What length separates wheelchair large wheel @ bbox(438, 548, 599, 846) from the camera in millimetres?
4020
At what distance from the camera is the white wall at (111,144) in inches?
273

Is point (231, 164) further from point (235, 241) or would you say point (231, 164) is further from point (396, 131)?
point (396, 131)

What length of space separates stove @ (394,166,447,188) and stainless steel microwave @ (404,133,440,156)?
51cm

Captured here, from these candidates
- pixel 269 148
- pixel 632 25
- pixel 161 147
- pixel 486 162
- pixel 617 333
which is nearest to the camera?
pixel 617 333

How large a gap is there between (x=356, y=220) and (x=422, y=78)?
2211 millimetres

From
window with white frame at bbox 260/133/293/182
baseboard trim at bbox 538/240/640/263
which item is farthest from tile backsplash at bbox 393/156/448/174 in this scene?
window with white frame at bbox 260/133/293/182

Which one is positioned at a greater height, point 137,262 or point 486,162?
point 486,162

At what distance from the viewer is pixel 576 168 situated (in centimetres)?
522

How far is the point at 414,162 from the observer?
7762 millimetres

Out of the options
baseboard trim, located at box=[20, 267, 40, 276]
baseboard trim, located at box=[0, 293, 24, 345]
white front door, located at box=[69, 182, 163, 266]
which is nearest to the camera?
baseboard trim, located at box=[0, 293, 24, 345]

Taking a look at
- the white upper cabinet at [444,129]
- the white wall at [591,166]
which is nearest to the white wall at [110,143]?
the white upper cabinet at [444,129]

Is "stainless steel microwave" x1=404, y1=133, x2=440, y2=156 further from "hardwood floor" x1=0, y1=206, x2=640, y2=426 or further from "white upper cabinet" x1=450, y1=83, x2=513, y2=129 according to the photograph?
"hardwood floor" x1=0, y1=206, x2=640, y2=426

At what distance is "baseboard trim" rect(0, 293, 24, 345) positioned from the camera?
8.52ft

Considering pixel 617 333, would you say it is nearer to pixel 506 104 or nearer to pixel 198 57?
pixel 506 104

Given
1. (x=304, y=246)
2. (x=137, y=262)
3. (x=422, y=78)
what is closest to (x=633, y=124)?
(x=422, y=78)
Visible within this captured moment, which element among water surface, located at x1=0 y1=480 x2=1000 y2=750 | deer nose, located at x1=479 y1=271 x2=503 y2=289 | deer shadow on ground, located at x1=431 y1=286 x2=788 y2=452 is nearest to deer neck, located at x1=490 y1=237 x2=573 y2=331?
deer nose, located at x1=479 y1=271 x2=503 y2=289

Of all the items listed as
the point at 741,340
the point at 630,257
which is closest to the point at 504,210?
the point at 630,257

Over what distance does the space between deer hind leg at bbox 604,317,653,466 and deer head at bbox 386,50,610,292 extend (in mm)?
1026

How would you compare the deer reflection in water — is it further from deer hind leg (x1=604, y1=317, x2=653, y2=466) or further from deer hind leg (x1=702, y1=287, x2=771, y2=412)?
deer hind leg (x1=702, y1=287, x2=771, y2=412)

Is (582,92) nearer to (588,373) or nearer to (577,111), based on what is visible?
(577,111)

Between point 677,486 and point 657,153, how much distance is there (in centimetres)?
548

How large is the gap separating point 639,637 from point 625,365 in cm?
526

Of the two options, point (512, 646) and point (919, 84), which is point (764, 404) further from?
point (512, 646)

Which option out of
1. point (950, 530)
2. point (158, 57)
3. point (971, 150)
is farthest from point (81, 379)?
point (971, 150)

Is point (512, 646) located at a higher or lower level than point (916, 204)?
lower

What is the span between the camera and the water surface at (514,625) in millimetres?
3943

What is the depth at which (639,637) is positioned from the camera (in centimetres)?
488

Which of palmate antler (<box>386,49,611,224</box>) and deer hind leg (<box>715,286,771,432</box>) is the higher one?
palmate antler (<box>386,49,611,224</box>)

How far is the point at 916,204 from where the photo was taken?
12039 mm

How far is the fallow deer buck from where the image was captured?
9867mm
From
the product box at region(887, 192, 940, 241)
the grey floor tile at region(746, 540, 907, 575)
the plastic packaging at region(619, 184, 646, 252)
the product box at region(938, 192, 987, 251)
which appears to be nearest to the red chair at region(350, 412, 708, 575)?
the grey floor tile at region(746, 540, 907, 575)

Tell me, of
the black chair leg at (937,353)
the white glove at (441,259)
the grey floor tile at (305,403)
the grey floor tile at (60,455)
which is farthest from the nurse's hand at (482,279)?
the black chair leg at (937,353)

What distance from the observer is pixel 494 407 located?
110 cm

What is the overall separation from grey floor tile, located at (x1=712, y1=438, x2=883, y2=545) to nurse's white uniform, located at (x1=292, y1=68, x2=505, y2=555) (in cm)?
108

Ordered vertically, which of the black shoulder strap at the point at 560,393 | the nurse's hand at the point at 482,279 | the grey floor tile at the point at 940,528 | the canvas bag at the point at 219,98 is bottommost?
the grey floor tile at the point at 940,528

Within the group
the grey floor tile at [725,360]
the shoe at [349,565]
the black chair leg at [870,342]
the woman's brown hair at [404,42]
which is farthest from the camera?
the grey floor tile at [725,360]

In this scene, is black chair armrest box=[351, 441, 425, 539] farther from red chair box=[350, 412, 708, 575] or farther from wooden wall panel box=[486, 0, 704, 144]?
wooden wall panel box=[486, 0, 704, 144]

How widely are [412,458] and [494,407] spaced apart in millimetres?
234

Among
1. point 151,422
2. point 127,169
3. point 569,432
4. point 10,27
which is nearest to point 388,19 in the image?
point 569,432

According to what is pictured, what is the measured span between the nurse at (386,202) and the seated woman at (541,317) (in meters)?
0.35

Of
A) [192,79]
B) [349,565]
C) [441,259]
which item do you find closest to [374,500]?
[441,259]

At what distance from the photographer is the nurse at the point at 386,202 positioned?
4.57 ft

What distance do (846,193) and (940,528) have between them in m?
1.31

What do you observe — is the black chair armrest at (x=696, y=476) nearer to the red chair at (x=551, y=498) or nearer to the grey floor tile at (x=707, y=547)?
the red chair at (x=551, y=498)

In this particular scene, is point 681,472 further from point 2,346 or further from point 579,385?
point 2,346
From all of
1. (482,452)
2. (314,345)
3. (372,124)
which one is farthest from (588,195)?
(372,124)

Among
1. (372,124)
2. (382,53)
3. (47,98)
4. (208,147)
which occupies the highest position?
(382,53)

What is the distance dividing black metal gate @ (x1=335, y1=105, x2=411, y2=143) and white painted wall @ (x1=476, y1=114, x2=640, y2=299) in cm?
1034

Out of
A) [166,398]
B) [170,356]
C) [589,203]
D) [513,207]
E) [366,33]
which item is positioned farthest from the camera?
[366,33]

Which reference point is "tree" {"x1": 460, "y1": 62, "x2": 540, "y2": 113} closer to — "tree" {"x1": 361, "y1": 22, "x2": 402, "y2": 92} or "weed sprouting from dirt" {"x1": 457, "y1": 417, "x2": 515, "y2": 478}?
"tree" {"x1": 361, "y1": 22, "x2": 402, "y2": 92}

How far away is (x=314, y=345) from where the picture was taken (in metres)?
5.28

——

Objective
Output the entries verbatim.

Written solution
What length separates wheelchair large wheel @ bbox(438, 548, 599, 846) from the camera in millimetres?
4020
At what distance from the camera is the white wall at (111,144) in inches?
273

Is point (231, 164) further from point (235, 241) or would you say point (231, 164) is further from point (396, 131)?
point (396, 131)

What length of space separates stove @ (394,166,447,188) and stainless steel microwave @ (404,133,440,156)?
51cm

Captured here, from these candidates
- pixel 269 148
- pixel 632 25
- pixel 161 147
- pixel 486 162
- pixel 617 333
which is nearest to the camera?
pixel 617 333

How large a gap is there between (x=356, y=220) and (x=422, y=78)?
2211 millimetres

From
window with white frame at bbox 260/133/293/182
baseboard trim at bbox 538/240/640/263
which item is farthest from tile backsplash at bbox 393/156/448/174 in this scene?
window with white frame at bbox 260/133/293/182

Which one is positioned at a greater height, point 137,262 or point 486,162?
point 486,162

At what distance from the viewer is pixel 576 168 situated (in centimetres)?
522

How far is the point at 414,162 from the observer?
7762 millimetres

Out of the options
baseboard trim, located at box=[20, 267, 40, 276]
baseboard trim, located at box=[0, 293, 24, 345]
white front door, located at box=[69, 182, 163, 266]
which is nearest to the camera?
baseboard trim, located at box=[0, 293, 24, 345]

Taking a look at
- the white upper cabinet at [444,129]
- the white wall at [591,166]
which is nearest to the white wall at [110,143]?
the white upper cabinet at [444,129]

Is "stainless steel microwave" x1=404, y1=133, x2=440, y2=156 further from "hardwood floor" x1=0, y1=206, x2=640, y2=426 or further from "white upper cabinet" x1=450, y1=83, x2=513, y2=129 according to the photograph?
"hardwood floor" x1=0, y1=206, x2=640, y2=426

At what distance is "baseboard trim" rect(0, 293, 24, 345) positioned from the camera?
8.52ft

Considering pixel 617 333, would you say it is nearer to pixel 506 104 or nearer to pixel 198 57?
pixel 506 104

Given
1. (x=304, y=246)
2. (x=137, y=262)
3. (x=422, y=78)
what is closest to (x=633, y=124)?
(x=422, y=78)
Visible within this captured moment, which element among water surface, located at x1=0 y1=480 x2=1000 y2=750 | deer nose, located at x1=479 y1=271 x2=503 y2=289 | deer shadow on ground, located at x1=431 y1=286 x2=788 y2=452 is nearest to deer neck, located at x1=490 y1=237 x2=573 y2=331?
deer nose, located at x1=479 y1=271 x2=503 y2=289

Of all the items listed as
the point at 741,340
the point at 630,257
which is closest to the point at 504,210?
the point at 630,257

Over what distance does the space between deer hind leg at bbox 604,317,653,466 and deer head at bbox 386,50,610,292 extend (in mm)?
1026

How would you compare the deer reflection in water — is it further from deer hind leg (x1=604, y1=317, x2=653, y2=466) or further from deer hind leg (x1=702, y1=287, x2=771, y2=412)?
deer hind leg (x1=702, y1=287, x2=771, y2=412)

Is (582,92) nearer to (588,373) or nearer to (577,111), based on what is visible?
(577,111)

Between point 677,486 and point 657,153, how much distance is there (in centimetres)?
548

How large is the gap separating point 639,637 from point 625,365 in cm?
526

Of the two options, point (512, 646) and point (919, 84), which is point (764, 404) further from?
point (512, 646)

Which option out of
1. point (950, 530)
2. point (158, 57)
3. point (971, 150)
is farthest from point (81, 379)?
point (971, 150)

Is point (512, 646) located at a higher or lower level than point (916, 204)?
lower

What is the span between the camera and the water surface at (514,625) in millimetres?
3943

What is the depth at which (639,637) is positioned from the camera (in centimetres)?
488

Which of palmate antler (<box>386,49,611,224</box>) and deer hind leg (<box>715,286,771,432</box>) is the higher one?
palmate antler (<box>386,49,611,224</box>)

How far is the point at 916,204 from where the photo was taken?
12039 mm

How far is the fallow deer buck from where the image was captured?
9867mm
From
the product box at region(887, 192, 940, 241)
the grey floor tile at region(746, 540, 907, 575)
the plastic packaging at region(619, 184, 646, 252)
the product box at region(938, 192, 987, 251)
which appears to be nearest to the red chair at region(350, 412, 708, 575)?
the grey floor tile at region(746, 540, 907, 575)

Tell me, of
the black chair leg at (937,353)
the white glove at (441,259)
the grey floor tile at (305,403)
the grey floor tile at (60,455)
which is farthest from the nurse's hand at (482,279)?
the black chair leg at (937,353)

What distance from the observer is pixel 494 407 located?
110 cm

What is the overall separation from grey floor tile, located at (x1=712, y1=438, x2=883, y2=545) to nurse's white uniform, located at (x1=292, y1=68, x2=505, y2=555) (in cm)?
108

Ordered vertically, which of the black shoulder strap at the point at 560,393 | the nurse's hand at the point at 482,279 | the grey floor tile at the point at 940,528 | the canvas bag at the point at 219,98 is bottommost?
the grey floor tile at the point at 940,528

Within the group
the grey floor tile at [725,360]
the shoe at [349,565]
the black chair leg at [870,342]
the woman's brown hair at [404,42]
which is farthest from the camera?
the grey floor tile at [725,360]

In this scene, is black chair armrest box=[351, 441, 425, 539] farther from red chair box=[350, 412, 708, 575] or farther from wooden wall panel box=[486, 0, 704, 144]?
wooden wall panel box=[486, 0, 704, 144]

How widely are [412,458] and [494,407] spaced apart in millimetres?
234

Among
1. point 151,422
2. point 127,169
3. point 569,432
4. point 10,27
which is nearest to point 388,19 in the image?
point 569,432

According to what is pictured, what is the measured span between the nurse at (386,202) and the seated woman at (541,317) (in meters)?
0.35

Of
A) [192,79]
B) [349,565]
C) [441,259]
which item do you find closest to [374,500]?
[441,259]

At what distance from the photographer is the nurse at the point at 386,202 positioned?
4.57 ft

What distance do (846,193) and (940,528) have between them in m?
1.31

What do you observe — is the black chair armrest at (x=696, y=476) nearer to the red chair at (x=551, y=498) or nearer to the grey floor tile at (x=707, y=547)?
the red chair at (x=551, y=498)

In this particular scene, is point 681,472 further from point 2,346 or further from point 579,385?
point 2,346
From all of
1. (482,452)
2. (314,345)
3. (372,124)
which one is farthest from (588,195)?
(372,124)

Among
1. (372,124)
2. (382,53)
3. (47,98)
4. (208,147)
which occupies the highest position?
(382,53)

What is the distance dividing black metal gate @ (x1=335, y1=105, x2=411, y2=143) and white painted wall @ (x1=476, y1=114, x2=640, y2=299) in cm?
1034

Out of
A) [166,398]
B) [170,356]
C) [589,203]
D) [513,207]
E) [366,33]
which item is positioned farthest from the camera?
[366,33]

Which reference point is "tree" {"x1": 460, "y1": 62, "x2": 540, "y2": 113} closer to — "tree" {"x1": 361, "y1": 22, "x2": 402, "y2": 92} or "weed sprouting from dirt" {"x1": 457, "y1": 417, "x2": 515, "y2": 478}?
"tree" {"x1": 361, "y1": 22, "x2": 402, "y2": 92}

How far away is (x=314, y=345) from where the picture was taken (in metres)?
5.28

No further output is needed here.